Viable cryopreserved BM or blood cells of patients enrolled onto the CALGB 9665 tissue bank protocol were stored for future analyses prior to starting treatment. Mononuclear cells were enriched through Ficoll-Hypaque gradient centrifugation and cryopreserved until use. Genomic DNA was extracted using the DNeasy Blood and Tissue Kit (QIAGEN, Hilden, Germany). The mutational status of 80 protein-coding genes was determined centrally at The Ohio State University by targeted amplicon sequencing using the MiSeq platform (Illumina, San Diego, CA). Furthermore, testing for CEBPA mutations was performed with the Sanger sequencing method, thus adding up to a total of 81 genes analyzed.

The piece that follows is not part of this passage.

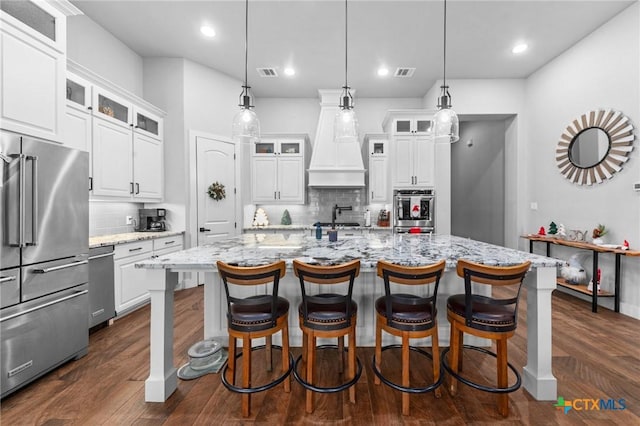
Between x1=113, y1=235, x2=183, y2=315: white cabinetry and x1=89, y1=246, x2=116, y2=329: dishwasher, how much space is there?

Data and Code Availability

All data generated in this study are publicly available in Gene Expression Omnibus (GEO) at GSE182615, GSE201659 and SRA with BioProject ID PRJNA833651. Patient data used in survival analysis was obtained from Alliance Statistics and Data Center and is available upon reasonable request; generated data are deposited in GEO GSE137851, GSE63646. Code used for the single cell data analysis is available at https://github.com/igordot/scooter.

STATEMENT OF SIGNIFICANCE.

Progression from a pre-leukemic state to transformation, in the presence of TET2 mutations, is coupled to emergence of inflammation and a novel population of inflammatory monocytes. Genes characteristic of this inflammatory population are associated to worst prognosis in AML patients. These studies connect inflammation to progression to leukemia.